November 18, 2008

Looting

I find that about 75% of the time when Gregg Easterbrook strays from football into a topic I have some knowledge about, he is seriously uninformed. But like a stopped clock, he occasionally gets one right, and I completely agree with him about how AIG is looting the treasury:

American International Group, the insurance giant that has swallowed $152 billion in federal subsidies in just a few months, "plans to pay $503 million in deferred compensation to some of its top employees, saying it must tap the funds to keep valuable workers from exiting the troubled insurance giant," Carol Leonnig of The Washington Post reported a few days ago. I suspect all the gold being shoveled to AIG is a colossal blunder by the George W. Bush administration.

Money to reinforce Fannie Mae or to buy stock in banks may or may not be a wise decision, but at least there is accountability regarding where the funds end up. The money being shoveled to AIG is simply vanishing -- AIG isn't even telling the Treasury Department what the money is for. When the General Services Administration buys pencils, many layers of auditors check the deal. Isn't it a tad naive to think $152 billion can be entrusted to a firm with a demonstrated track record of financial mismanagement and that money is not going to be looted? The Treasury Department's handling of AIG appears to be spectacular irresponsibility with public money.

Now, about the $503 million in tax-subsidized bonuses to prevent "top employees" from "exiting the troubled insurance giant." The top employees of AIG are the ones who drove the company into the ground by making crazy deals, taking on bad debt or promising to insure bad debt when they knew AIG lacked adequate collateral. Those "top employees" at AIG are either cheats or incompetents -- we want them to leave! They haven't demonstrated any financial expertise. Yet the same AIG top managers who did a terrible, terrible job are set to receive huge bonuses: an example of the problem that corporate bonuses are awarded regardless of performance.

Management-suite types often rationalize huge bonuses by threatening to jump to another job. What job exactly would a top AIG employee jump to? The financial services industry is contracting; lots of well-qualified people with strong résumés are out on the street; no financial firm in its right mind would hire a failed manager from AIG over the fully qualified financial managers looking for work.

AIG top employees have no career options right now; it is inconceivable any other financial firms are offering them lavish raises to hire them away. So "retention bonuses" aren't necessary. But either the Treasury Department is too dim-witted to realize this or it doesn't care and is merely trying to redistribute wealth from the middle class to the rich by allowing tax-subsidized bonuses that the giveaway team at Treasury knows perfectly well are not merited.

Side note: You might think, "How could the fancy-degree top people at Treasury possibly be that completely, utterly stupid?" But Treasury officials have a self-interest in maintaining the assumption that financial managers should receive gigantic bonuses regardless of performance.

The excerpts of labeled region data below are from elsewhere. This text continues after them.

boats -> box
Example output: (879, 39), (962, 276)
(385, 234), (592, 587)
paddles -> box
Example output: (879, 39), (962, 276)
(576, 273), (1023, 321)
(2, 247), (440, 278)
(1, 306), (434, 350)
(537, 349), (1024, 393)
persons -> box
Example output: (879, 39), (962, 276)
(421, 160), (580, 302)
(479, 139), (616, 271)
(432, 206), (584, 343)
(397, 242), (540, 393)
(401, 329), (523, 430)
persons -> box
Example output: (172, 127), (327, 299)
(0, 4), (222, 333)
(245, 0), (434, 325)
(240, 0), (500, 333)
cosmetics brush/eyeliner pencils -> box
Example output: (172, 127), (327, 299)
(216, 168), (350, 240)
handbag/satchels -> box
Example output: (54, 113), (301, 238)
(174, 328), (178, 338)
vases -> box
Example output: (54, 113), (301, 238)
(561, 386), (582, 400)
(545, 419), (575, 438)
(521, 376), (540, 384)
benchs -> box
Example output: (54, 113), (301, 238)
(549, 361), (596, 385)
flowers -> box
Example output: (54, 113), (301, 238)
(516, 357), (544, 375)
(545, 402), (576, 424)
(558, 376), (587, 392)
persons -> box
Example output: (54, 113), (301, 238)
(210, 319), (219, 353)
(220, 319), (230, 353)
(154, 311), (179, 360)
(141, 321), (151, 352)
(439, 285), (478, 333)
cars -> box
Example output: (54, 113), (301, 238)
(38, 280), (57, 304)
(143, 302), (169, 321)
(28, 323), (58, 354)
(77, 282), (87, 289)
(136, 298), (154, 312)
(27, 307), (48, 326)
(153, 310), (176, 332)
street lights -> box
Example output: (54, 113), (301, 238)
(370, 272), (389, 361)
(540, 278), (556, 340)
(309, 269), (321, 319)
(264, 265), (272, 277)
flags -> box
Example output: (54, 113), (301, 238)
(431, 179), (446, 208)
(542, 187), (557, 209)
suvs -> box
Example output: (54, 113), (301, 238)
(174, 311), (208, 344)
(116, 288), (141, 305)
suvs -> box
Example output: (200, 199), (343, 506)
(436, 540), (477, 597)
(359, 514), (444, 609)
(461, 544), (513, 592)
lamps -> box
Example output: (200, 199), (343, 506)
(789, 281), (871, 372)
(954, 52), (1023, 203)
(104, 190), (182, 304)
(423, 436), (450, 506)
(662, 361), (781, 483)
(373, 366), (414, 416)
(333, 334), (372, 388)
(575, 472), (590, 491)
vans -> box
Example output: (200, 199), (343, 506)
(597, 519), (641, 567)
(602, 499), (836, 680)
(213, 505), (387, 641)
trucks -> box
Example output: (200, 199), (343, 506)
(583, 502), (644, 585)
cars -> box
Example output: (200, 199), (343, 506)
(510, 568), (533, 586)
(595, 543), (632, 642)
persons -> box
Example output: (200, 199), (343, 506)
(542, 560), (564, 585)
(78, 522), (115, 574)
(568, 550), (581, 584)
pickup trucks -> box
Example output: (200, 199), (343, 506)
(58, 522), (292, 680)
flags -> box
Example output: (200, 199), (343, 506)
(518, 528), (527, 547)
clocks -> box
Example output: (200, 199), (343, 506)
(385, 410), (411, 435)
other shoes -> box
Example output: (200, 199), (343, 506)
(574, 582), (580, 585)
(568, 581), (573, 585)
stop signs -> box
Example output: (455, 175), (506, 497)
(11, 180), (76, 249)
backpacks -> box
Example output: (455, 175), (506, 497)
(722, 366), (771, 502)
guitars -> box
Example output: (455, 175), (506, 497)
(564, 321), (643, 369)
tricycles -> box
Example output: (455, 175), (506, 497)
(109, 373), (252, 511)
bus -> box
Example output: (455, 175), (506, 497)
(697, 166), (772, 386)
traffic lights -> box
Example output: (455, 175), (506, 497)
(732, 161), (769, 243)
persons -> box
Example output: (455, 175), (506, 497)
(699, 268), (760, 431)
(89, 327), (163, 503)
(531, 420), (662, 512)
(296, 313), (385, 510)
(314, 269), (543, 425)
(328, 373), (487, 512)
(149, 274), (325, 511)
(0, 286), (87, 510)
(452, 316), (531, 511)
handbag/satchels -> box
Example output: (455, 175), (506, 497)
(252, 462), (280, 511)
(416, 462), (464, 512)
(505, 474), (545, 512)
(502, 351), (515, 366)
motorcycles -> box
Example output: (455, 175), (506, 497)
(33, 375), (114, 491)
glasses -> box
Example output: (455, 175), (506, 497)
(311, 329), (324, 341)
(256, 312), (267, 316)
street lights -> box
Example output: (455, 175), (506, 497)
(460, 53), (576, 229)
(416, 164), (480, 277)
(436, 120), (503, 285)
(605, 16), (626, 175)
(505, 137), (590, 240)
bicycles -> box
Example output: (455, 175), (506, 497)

Almost everyone at the top of Treasury came from the firms being bailed out, plans to return to such firms and wants to pocket gigantic bonuses regardless of performance. So not only is the Treasury Department acting irresponsibly with tax money but its top executives have a personal stake in irresponsible action.

I expect nothing less but pure, naked greed from Bush appointees, and the Republican party will be fine with it as long as they get occasional kickbacks in the form of campaign contributions.